David Icke fansL’America ha un’antica e assai radicata tradizione di teorie della cospirazione. Scorrendone la storia, si rimane basiti di fronte alla quantità di teorie del complotto partorite non solo da menti paranoiche o allucinate, come si potrebbe facilmente immaginare, ma anche, e soprattutto, da personalità di spicco della politica e della società.

  • Thomas Jefferson che denuncia Alexander Hamilton al presidente Washington accusandolo di tramare con gli inglesi per la restaurazione della monarchia;
  • Samuel Morse, l’inventore del telegrafo, che pubblica un libro in cui punta il dito contro una cospirazione papista e degli Asburgo per abbattere le libertà americane.
  • Henry Ford che divulga i Protocolli dei Savi di Sion, scorgendo i tentacoli di un complotto ebraico in ogni settore della vita statunitense, persino nel campionato di baseball.
  • Il senatore repubblicano Joseph McCarthy che scatena una caccia alla streghe per sconfiggere quella che lui chiama «una cospirazione su una scala così immensa da rendere insignificante ogni impresa simile tentata in precedenza nella storia dell’uomo».
  • In tempi più vicini a noi, il milionario Donald Trump che pretende che il presidente Obama esibisca il proprio certificato di nascita, così da provare di essere nato negli USA e di non aver usurpato la carica più alta del paese.

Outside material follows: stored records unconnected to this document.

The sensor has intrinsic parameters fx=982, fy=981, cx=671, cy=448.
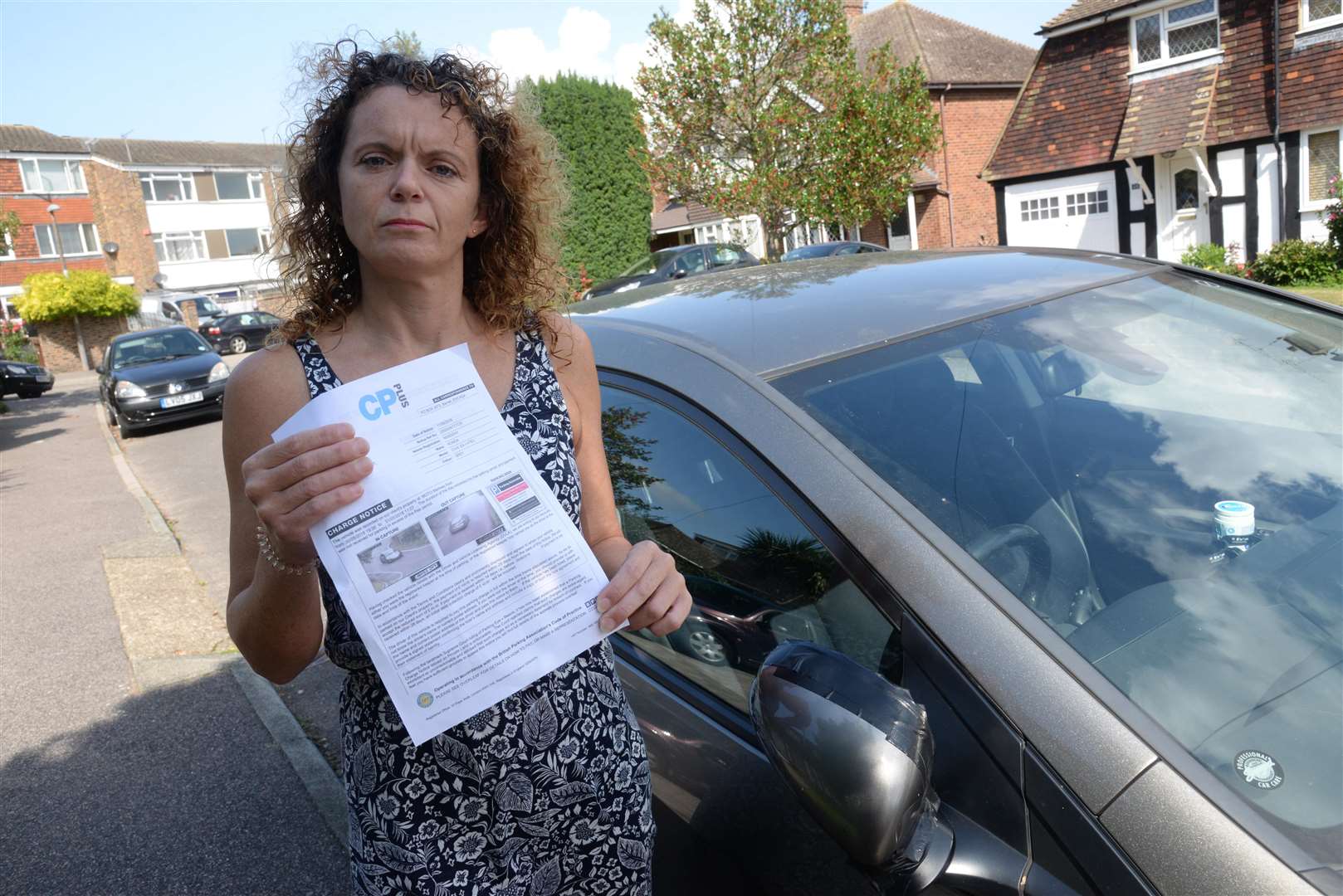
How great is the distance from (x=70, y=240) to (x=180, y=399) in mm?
40716

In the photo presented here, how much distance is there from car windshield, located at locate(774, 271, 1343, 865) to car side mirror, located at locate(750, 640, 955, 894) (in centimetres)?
32

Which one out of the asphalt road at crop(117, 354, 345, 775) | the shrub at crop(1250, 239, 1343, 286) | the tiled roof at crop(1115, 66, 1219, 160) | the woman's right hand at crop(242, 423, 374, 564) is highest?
the tiled roof at crop(1115, 66, 1219, 160)

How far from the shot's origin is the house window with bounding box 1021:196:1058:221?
73.6 ft

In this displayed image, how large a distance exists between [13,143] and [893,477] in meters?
56.9

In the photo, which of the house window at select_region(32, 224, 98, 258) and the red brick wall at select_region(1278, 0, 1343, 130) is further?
the house window at select_region(32, 224, 98, 258)

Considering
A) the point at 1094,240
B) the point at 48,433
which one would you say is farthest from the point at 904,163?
the point at 48,433

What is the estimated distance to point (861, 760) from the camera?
132 cm

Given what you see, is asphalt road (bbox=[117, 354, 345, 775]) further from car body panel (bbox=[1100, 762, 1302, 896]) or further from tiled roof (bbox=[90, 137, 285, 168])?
tiled roof (bbox=[90, 137, 285, 168])

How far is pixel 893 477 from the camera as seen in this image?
1.72 m

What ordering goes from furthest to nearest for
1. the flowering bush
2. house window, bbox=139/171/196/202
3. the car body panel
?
house window, bbox=139/171/196/202
the flowering bush
the car body panel

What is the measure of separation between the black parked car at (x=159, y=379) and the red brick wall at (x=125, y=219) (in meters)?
36.9

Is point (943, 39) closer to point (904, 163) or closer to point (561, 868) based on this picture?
point (904, 163)

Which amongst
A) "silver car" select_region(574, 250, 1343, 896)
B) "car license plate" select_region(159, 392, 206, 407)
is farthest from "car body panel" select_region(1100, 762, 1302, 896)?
"car license plate" select_region(159, 392, 206, 407)

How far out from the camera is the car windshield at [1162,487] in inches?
53.7
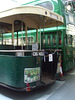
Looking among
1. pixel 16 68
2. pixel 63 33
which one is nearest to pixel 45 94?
pixel 16 68

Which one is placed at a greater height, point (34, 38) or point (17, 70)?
point (34, 38)

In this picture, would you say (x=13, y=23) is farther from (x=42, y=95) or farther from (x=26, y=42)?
(x=42, y=95)

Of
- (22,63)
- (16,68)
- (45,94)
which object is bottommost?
(45,94)

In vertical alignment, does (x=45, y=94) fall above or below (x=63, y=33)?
below

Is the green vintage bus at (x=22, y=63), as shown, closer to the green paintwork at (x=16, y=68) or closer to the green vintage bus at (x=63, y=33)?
the green paintwork at (x=16, y=68)

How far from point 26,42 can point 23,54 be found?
91.7 inches

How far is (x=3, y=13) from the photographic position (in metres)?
4.28

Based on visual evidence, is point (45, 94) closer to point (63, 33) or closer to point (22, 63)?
point (22, 63)

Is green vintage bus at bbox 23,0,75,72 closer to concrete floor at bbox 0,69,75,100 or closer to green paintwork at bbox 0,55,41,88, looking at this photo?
concrete floor at bbox 0,69,75,100

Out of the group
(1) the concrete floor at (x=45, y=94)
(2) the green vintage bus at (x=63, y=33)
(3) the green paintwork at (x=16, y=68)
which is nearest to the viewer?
(3) the green paintwork at (x=16, y=68)

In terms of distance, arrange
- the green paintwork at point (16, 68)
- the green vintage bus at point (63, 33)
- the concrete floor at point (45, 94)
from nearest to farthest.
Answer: the green paintwork at point (16, 68)
the concrete floor at point (45, 94)
the green vintage bus at point (63, 33)

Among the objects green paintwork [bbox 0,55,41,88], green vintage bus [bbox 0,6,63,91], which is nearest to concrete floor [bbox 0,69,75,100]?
green vintage bus [bbox 0,6,63,91]

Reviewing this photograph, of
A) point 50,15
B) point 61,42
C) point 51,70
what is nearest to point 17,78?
point 51,70

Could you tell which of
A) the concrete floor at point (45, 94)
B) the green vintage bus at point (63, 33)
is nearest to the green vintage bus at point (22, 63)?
the concrete floor at point (45, 94)
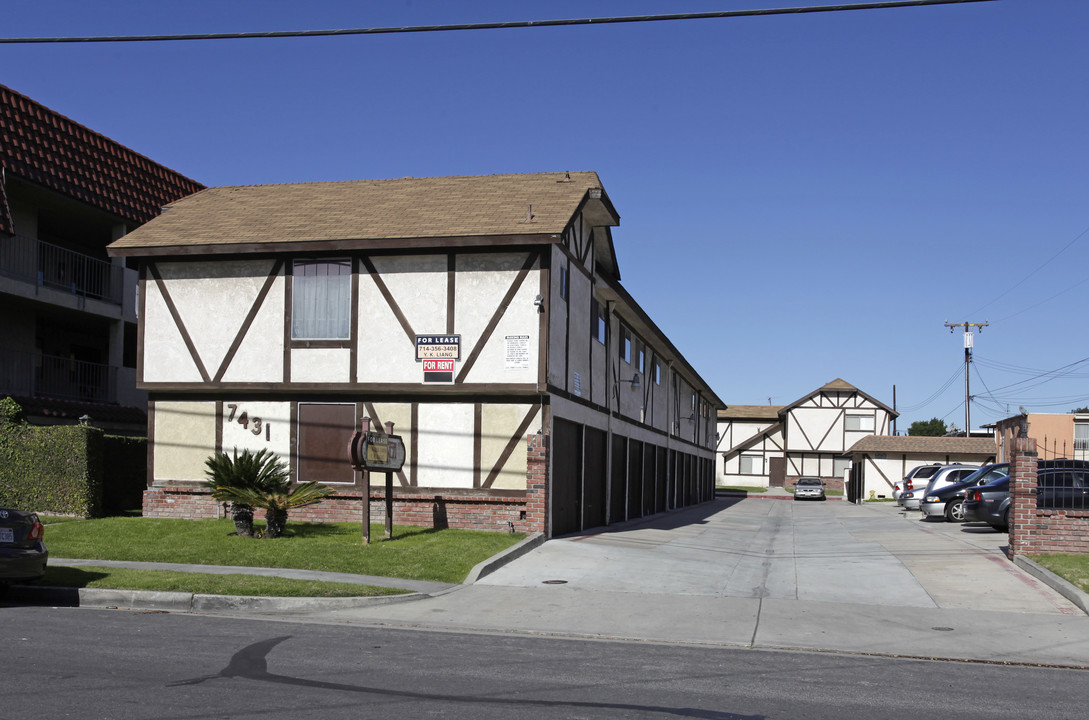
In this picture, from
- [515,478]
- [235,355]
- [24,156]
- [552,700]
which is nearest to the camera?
[552,700]

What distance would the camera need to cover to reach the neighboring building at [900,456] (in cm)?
5869

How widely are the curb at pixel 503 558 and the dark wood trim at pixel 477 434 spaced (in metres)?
1.87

E poi aggiungiamoci tutte quelle teorie agitate da ricercatori dilettanti, predicatori religiosi, sedicenti gole profonde, leader di movimenti razzisti, conduttori di talk-show radiofonici, che mettono in guardia l’America dalle cospirazioni monetarie della Federal Reserve, dalle trame degli Illuminati, dal complotto elitista del Nuovo Ordine Mondiale, o da un’imminente apocalisse in cui i bianchi dovranno combattere contro gli eserciti multiculturali dell’Anticristo.

Gli americani, quindi, vanno matti per questo genere di cose (Hollywood lo sa bene), sebbene gli anticorpi democratici di Washington abbiano finora arginato il virus complottista. Ma in Italia? Siamo culturalmente preparati a questo genere di santoni? Finiremo anche noi per chiederci, come facevano Mulder e Scully in X-Files, se la “verità è là fuori”? Forse la questione non è “se”, ma “quando”. Ieri Icke ci faceva sorridere con i suoi lucertoloni alieni. Un domani neanche tanto lontano, però, potremmo essere costretti a prenderlo sul serio.